With his brother in the White House, TV appearances at $5,000-a-shot began coming Billy Carter’s way. A brewer introduced “Billy Beer” – though its namesake quietly retained his preference for cans of Pabst Blue Ribbon.

President Jimmy Carter never criticized his brother, always emphasizing that Billy Carter was his own man, making his own decisions. That is, until 1978, when it came to light that Billy Carter had accepted $220,000 from the government of Libya’s Moammar Gadhafi. The older brother was required to disavow his younger brother’s actions.

The next year, after an incident in which he publicly urinated on the tarmac of Hartsfield International Airport, Billy Carter was hustled into a rehabilitation facility – the same one that U.S. Sen. Herman Talmadge had exited the month before.

Ultimately, Billy Carter would move with his family to Alabama.
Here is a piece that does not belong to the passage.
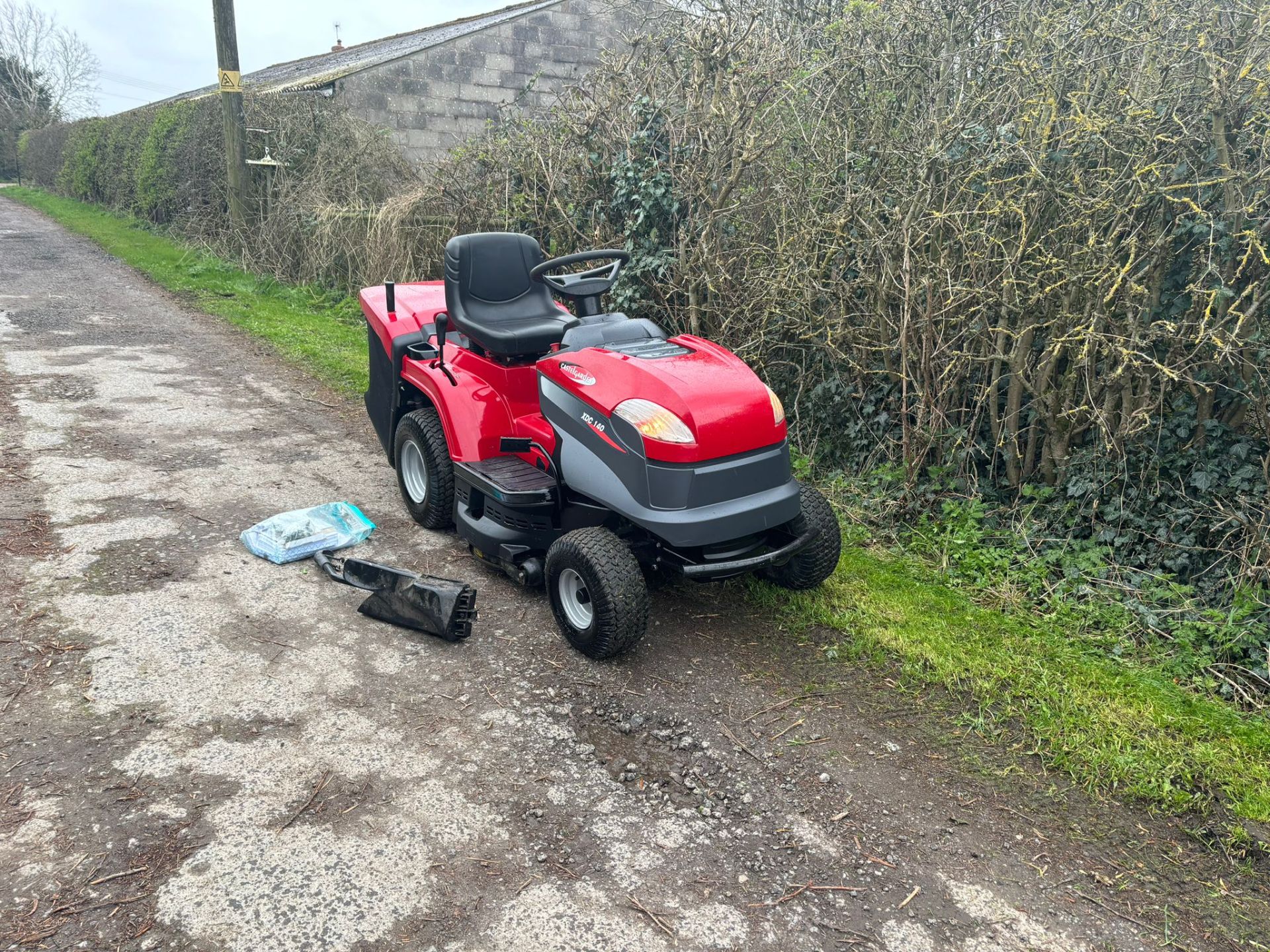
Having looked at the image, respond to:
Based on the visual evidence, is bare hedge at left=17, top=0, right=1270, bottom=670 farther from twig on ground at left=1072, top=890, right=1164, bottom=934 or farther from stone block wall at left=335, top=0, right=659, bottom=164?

He died in 1988.

“In some ways, I hold myself and other journalists responsible for helping to create a monster, ‘cause we were writing all these stories about what a wild man he was,” Wilkie said. “I think, to maintain this image, he began drinking more and more. It was a whole lot of fun in the summer of ’76, but it got darker.”
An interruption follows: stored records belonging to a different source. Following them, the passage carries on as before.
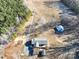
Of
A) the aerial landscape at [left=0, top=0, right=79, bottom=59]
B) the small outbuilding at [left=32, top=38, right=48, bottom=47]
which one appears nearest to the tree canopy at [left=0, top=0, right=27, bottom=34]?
the aerial landscape at [left=0, top=0, right=79, bottom=59]

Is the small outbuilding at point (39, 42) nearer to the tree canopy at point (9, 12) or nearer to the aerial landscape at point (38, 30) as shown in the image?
the aerial landscape at point (38, 30)

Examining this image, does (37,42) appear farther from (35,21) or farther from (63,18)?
(63,18)

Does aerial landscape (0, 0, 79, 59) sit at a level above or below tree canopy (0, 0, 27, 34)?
below

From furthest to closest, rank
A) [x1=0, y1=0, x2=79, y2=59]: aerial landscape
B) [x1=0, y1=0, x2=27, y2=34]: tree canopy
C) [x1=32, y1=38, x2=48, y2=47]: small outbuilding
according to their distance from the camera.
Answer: [x1=0, y1=0, x2=27, y2=34]: tree canopy < [x1=32, y1=38, x2=48, y2=47]: small outbuilding < [x1=0, y1=0, x2=79, y2=59]: aerial landscape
Funny thing about the Mississippi-born Wilkie. Before he was the Globe’s stake-out man in Plains, he was a newspaper reporter in Wilmington, Del., where he first met a young up-and-coming New Castle County Council member named Joe Biden.

Many have questioned Joe Biden’s somewhat muted response to Trump’s attacks on his son. But the former vice president is in a box similar to the one that Jimmy Carter found himself in some 40 years ago.

“It creates an awkward situation. They all have love for the family member, and they don’t want to come down too hard on them, and yet they need to have some separation from them when it begins to cause problems,” Wilkie said.